Вот так бог приобрел слугу своего Феттала, артиста божьей милостью, которому нет равных в наши дни. Однако начал он очень поздно; и прошло еще несколько лет, пока осознал себя. Первое время он часто сомневался, пугался собственной силы… Учить его было — всё равно что боязливого скакуна тренировать.

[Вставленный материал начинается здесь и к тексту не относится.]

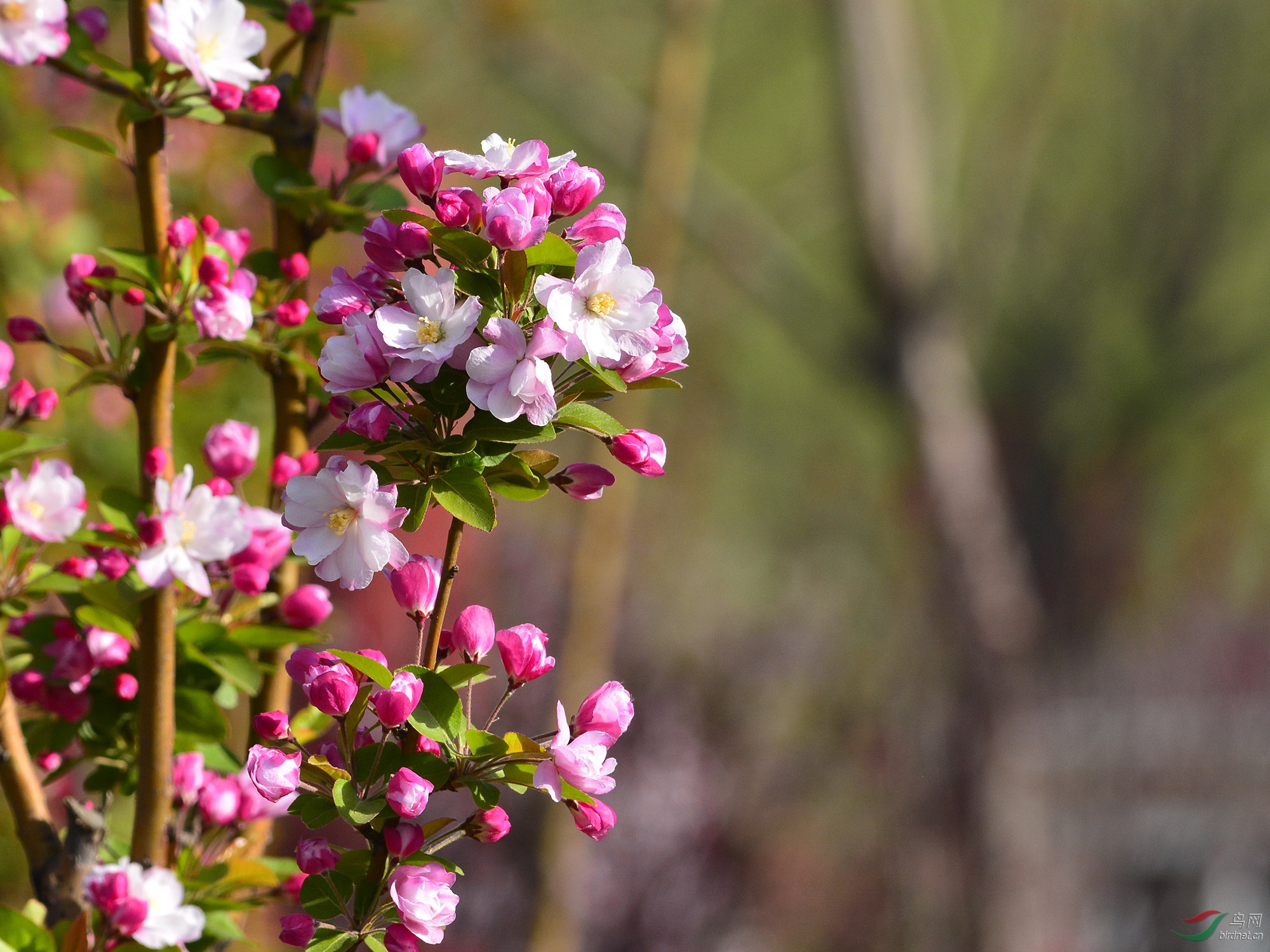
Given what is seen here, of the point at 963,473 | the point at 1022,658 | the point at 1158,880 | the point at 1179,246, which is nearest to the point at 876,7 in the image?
the point at 963,473

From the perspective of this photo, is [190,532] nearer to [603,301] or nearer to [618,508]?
[603,301]

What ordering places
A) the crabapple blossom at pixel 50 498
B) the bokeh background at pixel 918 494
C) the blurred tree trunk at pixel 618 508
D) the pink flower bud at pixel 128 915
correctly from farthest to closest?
1. the bokeh background at pixel 918 494
2. the blurred tree trunk at pixel 618 508
3. the crabapple blossom at pixel 50 498
4. the pink flower bud at pixel 128 915

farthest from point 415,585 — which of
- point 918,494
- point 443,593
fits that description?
point 918,494

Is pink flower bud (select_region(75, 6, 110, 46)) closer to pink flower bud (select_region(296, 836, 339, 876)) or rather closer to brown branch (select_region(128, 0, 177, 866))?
brown branch (select_region(128, 0, 177, 866))

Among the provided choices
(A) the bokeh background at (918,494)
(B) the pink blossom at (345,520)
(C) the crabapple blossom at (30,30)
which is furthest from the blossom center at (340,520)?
(A) the bokeh background at (918,494)

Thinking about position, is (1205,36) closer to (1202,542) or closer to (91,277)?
(1202,542)

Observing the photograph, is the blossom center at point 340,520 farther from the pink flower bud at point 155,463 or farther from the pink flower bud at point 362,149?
the pink flower bud at point 362,149

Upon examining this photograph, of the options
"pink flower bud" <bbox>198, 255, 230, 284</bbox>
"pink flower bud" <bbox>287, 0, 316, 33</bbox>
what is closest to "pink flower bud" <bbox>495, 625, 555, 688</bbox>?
"pink flower bud" <bbox>198, 255, 230, 284</bbox>
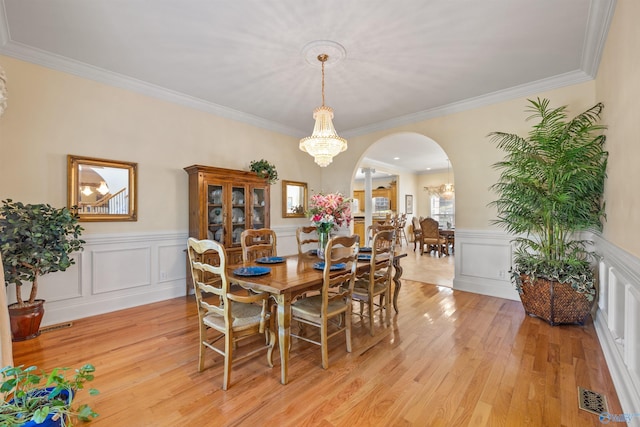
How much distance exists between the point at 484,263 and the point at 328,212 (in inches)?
105

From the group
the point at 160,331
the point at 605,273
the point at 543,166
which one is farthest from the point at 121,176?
the point at 605,273

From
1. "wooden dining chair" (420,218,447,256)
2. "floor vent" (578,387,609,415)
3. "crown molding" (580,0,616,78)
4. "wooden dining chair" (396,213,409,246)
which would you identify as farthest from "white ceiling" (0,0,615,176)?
"wooden dining chair" (396,213,409,246)

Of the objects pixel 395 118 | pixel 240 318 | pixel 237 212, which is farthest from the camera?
pixel 395 118

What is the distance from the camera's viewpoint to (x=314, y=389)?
188 cm

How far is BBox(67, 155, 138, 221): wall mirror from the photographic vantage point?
3031 mm

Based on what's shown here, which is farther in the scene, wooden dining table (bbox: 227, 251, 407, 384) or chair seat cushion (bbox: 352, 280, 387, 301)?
chair seat cushion (bbox: 352, 280, 387, 301)

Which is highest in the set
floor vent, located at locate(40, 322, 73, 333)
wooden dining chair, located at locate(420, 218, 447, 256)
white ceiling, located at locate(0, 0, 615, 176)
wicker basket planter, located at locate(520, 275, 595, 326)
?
white ceiling, located at locate(0, 0, 615, 176)

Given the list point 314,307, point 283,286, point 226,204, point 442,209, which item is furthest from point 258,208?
point 442,209

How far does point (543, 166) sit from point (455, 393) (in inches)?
95.7

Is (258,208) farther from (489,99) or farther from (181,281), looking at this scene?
(489,99)

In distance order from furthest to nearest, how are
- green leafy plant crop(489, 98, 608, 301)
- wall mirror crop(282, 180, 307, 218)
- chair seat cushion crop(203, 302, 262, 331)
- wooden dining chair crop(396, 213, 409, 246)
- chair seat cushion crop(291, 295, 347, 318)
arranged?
wooden dining chair crop(396, 213, 409, 246) < wall mirror crop(282, 180, 307, 218) < green leafy plant crop(489, 98, 608, 301) < chair seat cushion crop(291, 295, 347, 318) < chair seat cushion crop(203, 302, 262, 331)

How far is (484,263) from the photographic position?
3.93 meters

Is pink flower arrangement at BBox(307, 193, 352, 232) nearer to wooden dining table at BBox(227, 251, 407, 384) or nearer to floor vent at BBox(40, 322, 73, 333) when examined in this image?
wooden dining table at BBox(227, 251, 407, 384)

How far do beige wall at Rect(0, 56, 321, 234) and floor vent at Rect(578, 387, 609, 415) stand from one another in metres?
4.25
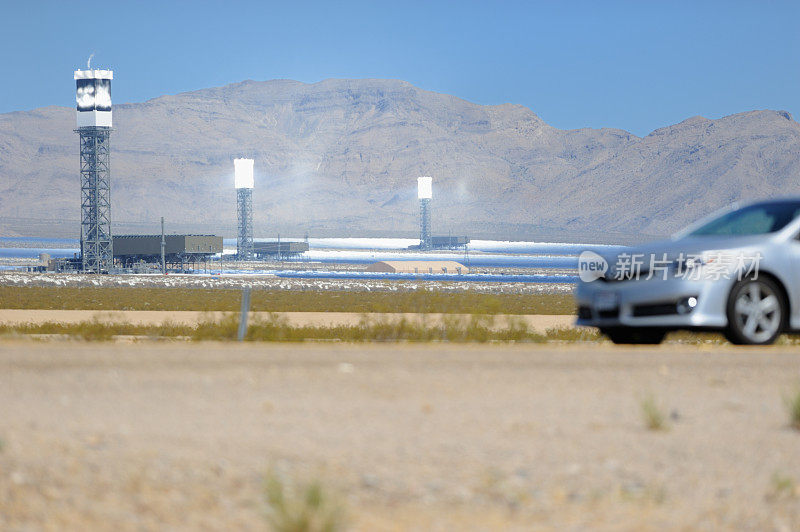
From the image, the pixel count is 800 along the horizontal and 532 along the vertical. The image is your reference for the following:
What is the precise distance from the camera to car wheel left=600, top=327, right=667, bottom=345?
12573mm

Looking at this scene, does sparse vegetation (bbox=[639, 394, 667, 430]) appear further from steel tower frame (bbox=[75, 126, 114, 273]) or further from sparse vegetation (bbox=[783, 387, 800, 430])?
steel tower frame (bbox=[75, 126, 114, 273])

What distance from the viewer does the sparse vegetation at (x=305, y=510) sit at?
19.2 ft

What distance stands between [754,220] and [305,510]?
885cm

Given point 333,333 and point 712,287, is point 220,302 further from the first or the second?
point 712,287

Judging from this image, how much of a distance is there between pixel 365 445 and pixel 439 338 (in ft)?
41.8

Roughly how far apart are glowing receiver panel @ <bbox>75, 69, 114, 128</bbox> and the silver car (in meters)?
87.2

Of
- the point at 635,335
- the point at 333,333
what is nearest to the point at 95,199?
the point at 333,333

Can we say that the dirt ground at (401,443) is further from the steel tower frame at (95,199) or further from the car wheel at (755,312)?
the steel tower frame at (95,199)

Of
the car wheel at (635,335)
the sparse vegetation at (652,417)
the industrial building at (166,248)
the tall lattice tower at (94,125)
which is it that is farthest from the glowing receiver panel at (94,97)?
the sparse vegetation at (652,417)

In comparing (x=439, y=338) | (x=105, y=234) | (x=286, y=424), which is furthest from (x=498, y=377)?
(x=105, y=234)

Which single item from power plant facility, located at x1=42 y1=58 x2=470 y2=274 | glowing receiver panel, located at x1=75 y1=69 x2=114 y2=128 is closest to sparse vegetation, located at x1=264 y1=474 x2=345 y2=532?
power plant facility, located at x1=42 y1=58 x2=470 y2=274

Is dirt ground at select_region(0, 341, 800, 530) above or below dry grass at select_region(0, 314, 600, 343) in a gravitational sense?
above

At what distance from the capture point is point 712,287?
11.5m

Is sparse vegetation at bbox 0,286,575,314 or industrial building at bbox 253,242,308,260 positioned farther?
industrial building at bbox 253,242,308,260
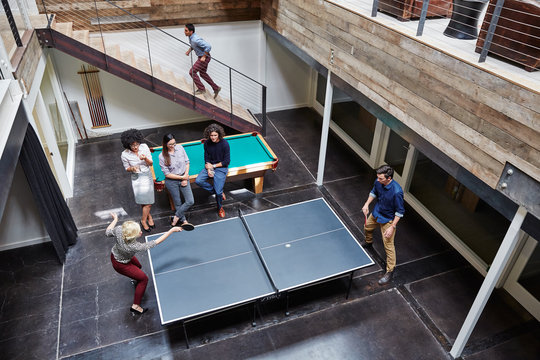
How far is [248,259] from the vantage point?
15.1ft

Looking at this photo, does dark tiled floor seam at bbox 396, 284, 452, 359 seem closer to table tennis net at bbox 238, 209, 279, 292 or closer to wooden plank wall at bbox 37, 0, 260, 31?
table tennis net at bbox 238, 209, 279, 292

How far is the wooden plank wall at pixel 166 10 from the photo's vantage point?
23.1 feet

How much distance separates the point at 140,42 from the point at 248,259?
5.35 metres

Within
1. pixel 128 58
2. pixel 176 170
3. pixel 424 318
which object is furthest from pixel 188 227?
pixel 128 58

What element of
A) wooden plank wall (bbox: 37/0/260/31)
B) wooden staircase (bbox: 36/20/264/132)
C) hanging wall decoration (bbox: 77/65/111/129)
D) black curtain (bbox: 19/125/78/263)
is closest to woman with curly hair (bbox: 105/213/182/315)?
black curtain (bbox: 19/125/78/263)

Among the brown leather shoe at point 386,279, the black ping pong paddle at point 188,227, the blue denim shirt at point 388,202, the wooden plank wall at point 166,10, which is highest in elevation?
the wooden plank wall at point 166,10

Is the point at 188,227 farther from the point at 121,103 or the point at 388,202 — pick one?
the point at 121,103

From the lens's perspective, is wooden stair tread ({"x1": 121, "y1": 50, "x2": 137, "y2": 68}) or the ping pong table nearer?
the ping pong table

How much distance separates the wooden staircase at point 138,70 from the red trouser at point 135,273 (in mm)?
3510

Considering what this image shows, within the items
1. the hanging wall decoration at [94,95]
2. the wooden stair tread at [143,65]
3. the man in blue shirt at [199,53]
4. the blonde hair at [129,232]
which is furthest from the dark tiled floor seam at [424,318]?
the hanging wall decoration at [94,95]

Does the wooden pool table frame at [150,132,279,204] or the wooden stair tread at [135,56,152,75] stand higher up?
the wooden stair tread at [135,56,152,75]

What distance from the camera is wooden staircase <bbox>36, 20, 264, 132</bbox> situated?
626 cm

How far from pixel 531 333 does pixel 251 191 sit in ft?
14.4

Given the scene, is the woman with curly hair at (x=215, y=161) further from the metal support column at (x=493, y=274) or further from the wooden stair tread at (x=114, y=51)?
the metal support column at (x=493, y=274)
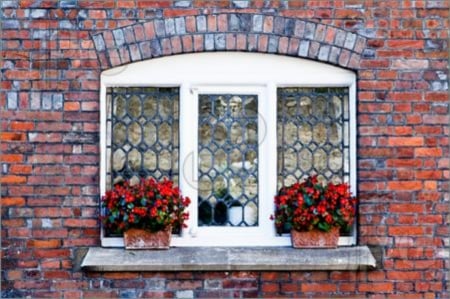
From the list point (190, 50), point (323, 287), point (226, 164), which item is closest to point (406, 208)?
point (323, 287)

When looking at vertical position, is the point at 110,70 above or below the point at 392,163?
above

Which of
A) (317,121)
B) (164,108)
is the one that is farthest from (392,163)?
(164,108)

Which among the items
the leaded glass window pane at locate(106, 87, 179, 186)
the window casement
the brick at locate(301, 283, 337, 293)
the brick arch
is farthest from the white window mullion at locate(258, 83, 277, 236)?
the leaded glass window pane at locate(106, 87, 179, 186)

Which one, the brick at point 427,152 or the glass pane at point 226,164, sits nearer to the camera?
the brick at point 427,152

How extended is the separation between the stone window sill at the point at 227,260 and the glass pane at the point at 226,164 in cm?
32

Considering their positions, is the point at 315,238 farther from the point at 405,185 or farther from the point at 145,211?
the point at 145,211

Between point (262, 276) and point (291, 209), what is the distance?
0.54 meters

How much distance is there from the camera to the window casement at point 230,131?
16.6 ft

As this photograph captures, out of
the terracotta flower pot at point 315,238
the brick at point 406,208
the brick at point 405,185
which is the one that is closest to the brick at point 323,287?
the terracotta flower pot at point 315,238

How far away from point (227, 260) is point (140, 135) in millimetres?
1148

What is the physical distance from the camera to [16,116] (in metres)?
4.95

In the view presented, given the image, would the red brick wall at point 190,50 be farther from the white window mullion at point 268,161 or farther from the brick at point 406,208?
the white window mullion at point 268,161

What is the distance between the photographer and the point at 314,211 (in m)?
4.84

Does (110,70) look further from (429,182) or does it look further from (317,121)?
(429,182)
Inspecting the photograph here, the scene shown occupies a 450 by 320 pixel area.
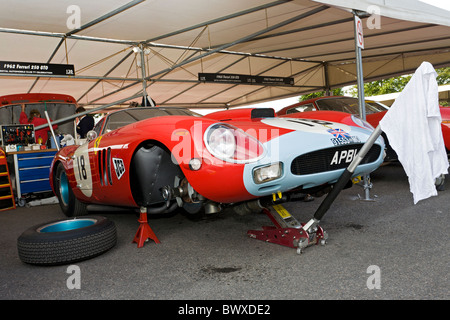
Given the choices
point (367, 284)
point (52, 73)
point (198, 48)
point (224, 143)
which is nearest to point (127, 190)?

На празднике в Эпидавре мы ставили «Ифигению в Авлиде». Я с самого начала репетиций позволил ему дублировать третьи роли, включая и заглавную; ему только чуть-чуть техники не хватало, чтобы играть лучше того третьего, что у меня был. Поначалу я прогонял его по ролям, наедине. Но вскоре решил, что этого не надо. Не зная никаких приемов, он играл всё от сердца; он был так увлечен, по полдня размышлял над всем, чему я его учил. А в глазах у него оказались зеленые крапинки, а над ними сходились пушистые каштановые брови; в общем, я начинал терять покой. Но он так выкладывался, так был напряжен, что я не решался его потревожить. А кроме того он был горд и честен; и ему казалось, что вся его жизнь в моей власти. Я ждал. Кто-то из богов сказал мне, что наше время придет.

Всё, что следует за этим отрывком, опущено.